REQUEST
In the text below on Metro's Community Mobility Contracts program, what is the program intended to serve as a bridge until?

— Start of TEXT SECTION —

Community Mobility Contracts Program Metro’s Community Mobility Contracts program allows cities to purchase transit service above what Metro is currently able to provide given current financial constraints. This program should not be viewed as a permanent solution to the region’s transit funding challenges, but rather as an option for cities to enhance or restore transit service. The program is similar to Metro’s existing Service Partnership Program, but allows for a more significant investment that covers the full cost of providing service. The Community Mobility Contracts program is based on three principles: • Contracts must reflect the full cost of providing the service. • Contracts cannot come at the expense of other cities or the regional allocation of service. • The program is intended as a bridge to keep buses on the street until the state legislature provides a sustainable funding tool for local transportation needs.

— End of TEXT SECTION —
— Start of INFORMATION SUPPLIED —

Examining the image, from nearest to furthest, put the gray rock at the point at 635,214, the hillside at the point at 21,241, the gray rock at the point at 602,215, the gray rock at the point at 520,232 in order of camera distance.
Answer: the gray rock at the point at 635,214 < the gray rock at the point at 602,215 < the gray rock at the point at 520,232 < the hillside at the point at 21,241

— End of INFORMATION SUPPLIED —

COMPLETED EXERCISE
Until the state legislature provides a sustainable funding tool for local transportation needs.